Re: [PATCH 3/3] membarrier: Propagate SYNC_CORE and RSEQ actions more carefully
From: Andy Lutomirski
Date: Tue Dec 01 2020 - 13:10:21 EST
On Tue, Dec 1, 2020 at 2:16 AM Peter Zijlstra <peterz@xxxxxxxxxxxxx> wrote:
>
> On Mon, Nov 30, 2020 at 09:50:35AM -0800, Andy Lutomirski wrote:
> > membarrier() carefully propagates SYNC_CORE and RSEQ actions to all
> > other CPUs, but there are two issues.
> >
> > - membarrier() does not sync_core() or rseq_preempt() the calling
> > CPU. Aside from the logic being mind-bending, this also means
> > that it may not be safe to modify user code through an alias,
> > call membarrier(), and then jump to a different executable alias
> > of the same code.
>
> I always understood this to be on purpose. The calling CPU can fix up
> itself just fine. The pain point is fixing up the other CPUs, and that's
> where membarrier() helps.
>
> That said, I don't mind including self, these aren't fast calls by any
> means.
Honestly, I mostly did this because IMO it's a nice cleanup. It took
quite some reading of the code and the comments that try not to target
the calling CPU to decide that it was correct, and I think the new
code is considerably more clear. If we want to skip the calling CPU,
then I think we should still use the new code but use
smp_call_function instead, which will itself skip the caller.
Thoughts?
>
> > - membarrier() does not explicitly sync_core() remote CPUs either;
> > instead, it relies on the assumption that an IPI will result in a
> > core sync. On x86, I think this may be true in practice, but
> > it's not architecturally reliable. In particular, the SDM and
> > APM do not appear to guarantee that interrupt delivery is
> > serializing.
>
> Right, I don't think we rely on that, we do rely on interrupt delivery
> providing order though -- as per the previous email.

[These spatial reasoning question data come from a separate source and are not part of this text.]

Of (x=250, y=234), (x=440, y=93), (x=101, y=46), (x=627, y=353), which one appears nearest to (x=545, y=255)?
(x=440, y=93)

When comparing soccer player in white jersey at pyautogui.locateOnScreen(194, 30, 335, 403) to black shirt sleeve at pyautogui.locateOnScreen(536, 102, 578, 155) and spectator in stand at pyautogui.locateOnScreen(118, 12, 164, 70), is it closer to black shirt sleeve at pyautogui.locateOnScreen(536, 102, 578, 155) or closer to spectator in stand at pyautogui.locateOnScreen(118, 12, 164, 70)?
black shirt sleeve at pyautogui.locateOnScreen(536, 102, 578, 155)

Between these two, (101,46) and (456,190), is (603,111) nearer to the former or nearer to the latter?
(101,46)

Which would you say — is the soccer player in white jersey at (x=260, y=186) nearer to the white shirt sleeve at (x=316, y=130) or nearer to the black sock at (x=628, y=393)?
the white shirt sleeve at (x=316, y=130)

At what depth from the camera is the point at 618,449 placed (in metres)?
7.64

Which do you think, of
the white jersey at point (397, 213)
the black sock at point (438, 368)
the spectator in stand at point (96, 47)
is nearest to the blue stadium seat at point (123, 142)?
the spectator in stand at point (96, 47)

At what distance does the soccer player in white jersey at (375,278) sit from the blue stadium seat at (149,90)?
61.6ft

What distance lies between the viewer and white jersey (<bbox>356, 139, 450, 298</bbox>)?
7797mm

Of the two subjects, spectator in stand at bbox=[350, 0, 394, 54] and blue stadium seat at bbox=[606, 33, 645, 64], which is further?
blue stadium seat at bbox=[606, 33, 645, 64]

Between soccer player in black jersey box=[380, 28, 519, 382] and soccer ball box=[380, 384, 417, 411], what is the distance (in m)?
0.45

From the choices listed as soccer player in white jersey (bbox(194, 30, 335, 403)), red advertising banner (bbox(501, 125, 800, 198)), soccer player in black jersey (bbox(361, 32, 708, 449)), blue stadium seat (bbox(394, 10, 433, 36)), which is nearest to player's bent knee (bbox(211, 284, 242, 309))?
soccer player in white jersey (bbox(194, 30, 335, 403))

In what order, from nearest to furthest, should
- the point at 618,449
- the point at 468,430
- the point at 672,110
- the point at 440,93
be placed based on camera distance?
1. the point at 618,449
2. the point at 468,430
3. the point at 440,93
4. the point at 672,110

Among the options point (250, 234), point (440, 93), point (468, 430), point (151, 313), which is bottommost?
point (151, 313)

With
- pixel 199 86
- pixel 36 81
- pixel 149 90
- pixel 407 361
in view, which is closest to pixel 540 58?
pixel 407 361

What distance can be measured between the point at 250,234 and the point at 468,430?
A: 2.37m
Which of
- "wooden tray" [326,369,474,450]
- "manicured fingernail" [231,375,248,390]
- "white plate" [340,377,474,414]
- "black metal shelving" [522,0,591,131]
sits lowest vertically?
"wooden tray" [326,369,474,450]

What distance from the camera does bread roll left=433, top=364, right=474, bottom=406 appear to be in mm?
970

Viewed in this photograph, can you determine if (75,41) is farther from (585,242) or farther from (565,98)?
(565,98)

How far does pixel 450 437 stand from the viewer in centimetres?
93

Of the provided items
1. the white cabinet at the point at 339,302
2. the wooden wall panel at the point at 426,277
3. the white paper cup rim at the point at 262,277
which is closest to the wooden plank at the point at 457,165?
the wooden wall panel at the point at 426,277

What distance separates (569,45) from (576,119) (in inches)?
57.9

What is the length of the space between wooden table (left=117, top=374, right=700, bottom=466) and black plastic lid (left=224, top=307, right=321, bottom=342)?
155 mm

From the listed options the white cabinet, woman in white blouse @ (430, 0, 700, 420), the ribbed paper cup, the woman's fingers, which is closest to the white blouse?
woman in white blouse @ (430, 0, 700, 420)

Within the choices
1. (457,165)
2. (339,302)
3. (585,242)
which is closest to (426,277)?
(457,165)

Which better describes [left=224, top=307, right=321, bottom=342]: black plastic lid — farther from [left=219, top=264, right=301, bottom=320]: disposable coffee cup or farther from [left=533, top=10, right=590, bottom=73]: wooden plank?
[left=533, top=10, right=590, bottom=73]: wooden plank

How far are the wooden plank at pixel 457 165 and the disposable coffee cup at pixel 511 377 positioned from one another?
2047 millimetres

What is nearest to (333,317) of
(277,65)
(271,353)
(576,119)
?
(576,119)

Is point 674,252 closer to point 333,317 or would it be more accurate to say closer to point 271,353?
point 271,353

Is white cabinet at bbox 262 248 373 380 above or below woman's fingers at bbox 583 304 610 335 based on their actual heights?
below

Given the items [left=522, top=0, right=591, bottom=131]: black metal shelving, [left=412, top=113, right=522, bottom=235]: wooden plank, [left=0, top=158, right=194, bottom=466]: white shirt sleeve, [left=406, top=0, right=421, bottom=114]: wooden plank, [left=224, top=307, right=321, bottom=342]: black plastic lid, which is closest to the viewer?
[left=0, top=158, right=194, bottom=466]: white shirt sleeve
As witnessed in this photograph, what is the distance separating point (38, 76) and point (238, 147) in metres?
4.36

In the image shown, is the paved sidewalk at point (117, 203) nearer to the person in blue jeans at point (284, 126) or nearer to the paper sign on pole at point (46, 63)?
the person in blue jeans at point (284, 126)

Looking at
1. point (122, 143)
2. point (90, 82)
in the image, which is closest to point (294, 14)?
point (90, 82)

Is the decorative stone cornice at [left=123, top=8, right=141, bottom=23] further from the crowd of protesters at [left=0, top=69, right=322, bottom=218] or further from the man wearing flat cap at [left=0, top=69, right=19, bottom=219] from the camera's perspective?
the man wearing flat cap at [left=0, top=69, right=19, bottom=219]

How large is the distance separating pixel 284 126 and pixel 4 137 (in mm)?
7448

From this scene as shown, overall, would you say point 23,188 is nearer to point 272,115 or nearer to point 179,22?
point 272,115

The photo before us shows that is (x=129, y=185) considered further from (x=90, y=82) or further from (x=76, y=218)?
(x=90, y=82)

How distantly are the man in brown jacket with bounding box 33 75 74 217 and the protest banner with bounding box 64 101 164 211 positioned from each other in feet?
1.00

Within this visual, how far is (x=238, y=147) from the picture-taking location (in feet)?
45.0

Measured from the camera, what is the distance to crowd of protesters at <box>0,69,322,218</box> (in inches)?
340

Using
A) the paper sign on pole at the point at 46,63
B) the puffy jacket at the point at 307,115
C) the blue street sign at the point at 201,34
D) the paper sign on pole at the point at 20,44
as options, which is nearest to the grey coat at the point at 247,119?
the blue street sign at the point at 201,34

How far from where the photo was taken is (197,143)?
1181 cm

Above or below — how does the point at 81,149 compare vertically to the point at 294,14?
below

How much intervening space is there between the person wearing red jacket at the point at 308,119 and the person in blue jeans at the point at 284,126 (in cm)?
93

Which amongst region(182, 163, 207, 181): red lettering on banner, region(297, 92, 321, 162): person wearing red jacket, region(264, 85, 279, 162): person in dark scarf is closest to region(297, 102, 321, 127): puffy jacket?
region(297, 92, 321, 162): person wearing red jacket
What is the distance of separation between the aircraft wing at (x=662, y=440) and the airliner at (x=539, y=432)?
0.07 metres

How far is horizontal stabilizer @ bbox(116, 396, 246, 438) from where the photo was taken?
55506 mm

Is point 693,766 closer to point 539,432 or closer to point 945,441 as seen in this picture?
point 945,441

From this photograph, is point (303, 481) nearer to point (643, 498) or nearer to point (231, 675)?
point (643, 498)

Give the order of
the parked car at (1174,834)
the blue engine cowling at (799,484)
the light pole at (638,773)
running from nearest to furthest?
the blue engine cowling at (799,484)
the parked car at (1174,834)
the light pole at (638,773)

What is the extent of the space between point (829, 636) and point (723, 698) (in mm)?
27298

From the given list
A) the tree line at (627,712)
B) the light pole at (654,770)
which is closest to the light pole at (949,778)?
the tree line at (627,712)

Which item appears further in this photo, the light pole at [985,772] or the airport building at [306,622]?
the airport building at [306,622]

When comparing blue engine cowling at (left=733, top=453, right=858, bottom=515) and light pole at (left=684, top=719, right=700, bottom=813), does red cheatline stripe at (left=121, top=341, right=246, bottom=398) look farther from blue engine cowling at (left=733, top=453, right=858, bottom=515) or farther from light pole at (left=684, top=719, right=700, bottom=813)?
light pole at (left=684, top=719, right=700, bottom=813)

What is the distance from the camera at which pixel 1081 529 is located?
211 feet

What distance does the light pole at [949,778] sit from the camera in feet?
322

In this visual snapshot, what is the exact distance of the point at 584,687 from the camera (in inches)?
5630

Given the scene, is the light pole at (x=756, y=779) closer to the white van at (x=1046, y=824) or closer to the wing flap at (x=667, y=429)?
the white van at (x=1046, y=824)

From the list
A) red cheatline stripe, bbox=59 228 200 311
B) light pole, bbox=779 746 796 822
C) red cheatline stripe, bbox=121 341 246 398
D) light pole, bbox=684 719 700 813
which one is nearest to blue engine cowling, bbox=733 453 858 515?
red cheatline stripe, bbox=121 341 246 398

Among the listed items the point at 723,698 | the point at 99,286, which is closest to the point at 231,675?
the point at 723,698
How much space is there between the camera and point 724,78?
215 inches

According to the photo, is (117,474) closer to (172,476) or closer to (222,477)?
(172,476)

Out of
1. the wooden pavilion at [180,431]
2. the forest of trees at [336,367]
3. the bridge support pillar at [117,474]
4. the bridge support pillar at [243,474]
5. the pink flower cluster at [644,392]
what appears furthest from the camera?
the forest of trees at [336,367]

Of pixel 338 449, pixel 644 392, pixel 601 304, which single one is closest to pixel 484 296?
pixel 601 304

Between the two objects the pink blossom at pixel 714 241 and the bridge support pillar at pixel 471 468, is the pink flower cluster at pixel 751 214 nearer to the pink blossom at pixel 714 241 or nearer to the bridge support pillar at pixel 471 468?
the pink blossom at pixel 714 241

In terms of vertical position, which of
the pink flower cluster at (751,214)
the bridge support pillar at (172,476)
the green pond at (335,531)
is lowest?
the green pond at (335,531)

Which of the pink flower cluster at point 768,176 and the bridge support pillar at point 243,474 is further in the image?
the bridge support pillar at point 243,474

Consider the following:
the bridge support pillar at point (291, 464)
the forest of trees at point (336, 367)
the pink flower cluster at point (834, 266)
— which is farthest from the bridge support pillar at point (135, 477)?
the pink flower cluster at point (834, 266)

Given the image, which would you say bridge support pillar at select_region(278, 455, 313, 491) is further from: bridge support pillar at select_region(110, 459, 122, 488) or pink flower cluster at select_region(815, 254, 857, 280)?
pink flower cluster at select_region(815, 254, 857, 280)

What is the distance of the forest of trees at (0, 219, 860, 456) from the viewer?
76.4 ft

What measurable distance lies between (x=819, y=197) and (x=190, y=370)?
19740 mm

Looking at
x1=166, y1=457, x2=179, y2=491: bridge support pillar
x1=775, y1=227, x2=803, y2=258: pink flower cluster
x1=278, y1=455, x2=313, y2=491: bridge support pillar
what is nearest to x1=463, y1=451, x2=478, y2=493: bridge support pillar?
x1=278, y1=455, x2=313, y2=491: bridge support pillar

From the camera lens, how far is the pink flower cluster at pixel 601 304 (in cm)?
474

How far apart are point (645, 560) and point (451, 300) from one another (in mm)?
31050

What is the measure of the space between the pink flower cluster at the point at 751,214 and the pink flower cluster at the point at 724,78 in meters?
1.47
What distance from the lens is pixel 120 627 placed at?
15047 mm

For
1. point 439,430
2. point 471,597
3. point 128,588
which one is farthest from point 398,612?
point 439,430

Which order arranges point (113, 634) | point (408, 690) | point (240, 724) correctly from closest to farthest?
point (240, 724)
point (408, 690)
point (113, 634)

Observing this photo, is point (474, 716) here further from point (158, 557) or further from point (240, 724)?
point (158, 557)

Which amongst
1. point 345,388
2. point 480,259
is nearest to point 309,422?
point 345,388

I looked for a bit, and I couldn't find anything in the SDM or APM to
support this, and I would be rather surprised if other architectures
synchronize their instruction streams on interrupt delivery. On
architectures without hardware I$ coherency and with actual fast
interrupts, I would be surprised if interrupts ensured I$ coherency
with prior writes from other cores.
On x86, interrupt *return* via IRET is definitely serializing but, as
mentioned in patch 1, we don't actually guarantee that we'll execute
IRET on the way out of an IPI before running user code.
So I stand by this part of my patch.
>
> > On a preemptible kernel, IPI return can schedule,
> > thereby switching to another task in the same mm that was
> > sleeping in a syscall. The new task could then SYSRET back to
> > usermode without ever executing IRET.
>
> This; I think we all overlooked this scenario.
>
> > This patch simplifies the code to treat the calling CPU just like
> > all other CPUs, and explicitly sync_core() on all target CPUs. This
> > eliminates the need for the smp_mb() at the end of the function
> > except in the special case of a targeted remote membarrier(). This
> > patch updates that code and the comments accordingly.
> >
> > Signed-off-by: Andy Lutomirski <luto@xxxxxxxxxx>
>
> > @@ -228,25 +258,33 @@ static int membarrier_private_expedited(int flags, int cpu_id)
> > rcu_read_unlock();
> > }
> >
> > - preempt_disable();
> > - if (cpu_id >= 0)
> > - smp_call_function_single(cpu_id, ipi_func, NULL, 1);
> > - else
> > - smp_call_function_many(tmpmask, ipi_func, NULL, 1);
> > - preempt_enable();
> > + if (cpu_id >= 0) {
> > + int cpu = get_cpu();
> > +
> > + if (cpu_id == cpu) {
> > + ipi_func(NULL);
> > + } else {
> > + smp_call_function_single(cpu_id, ipi_func, NULL, 1);
> > + /*
> > + * This is analogous to the smp_mb() at the beginning
> > + * of the function -- exit from a system call is not a
> > + * barrier. We only need this if we're targeting a
> > + * specific remote CPU, though -- otherwise ipi_func()
> > + * would serves the same purpose.
> > + */
> > + smp_mb();
>
> smp_call_function_single(.wait=1) already orders against completion of
> the IPI. Do we really need more?
What kind of order does it provide? A quick skim of the code suggests
that it's an acquire barrier, but I think we need a full sequential
consistency barrier, at least on sufficiently weakly ordered
architectures. On x86, loads are ordered and this is probably
irrelevant. Also, this barrier was already there (it's the one I
deleted below), and I think that removing it should be its own patch
if we want to go that route.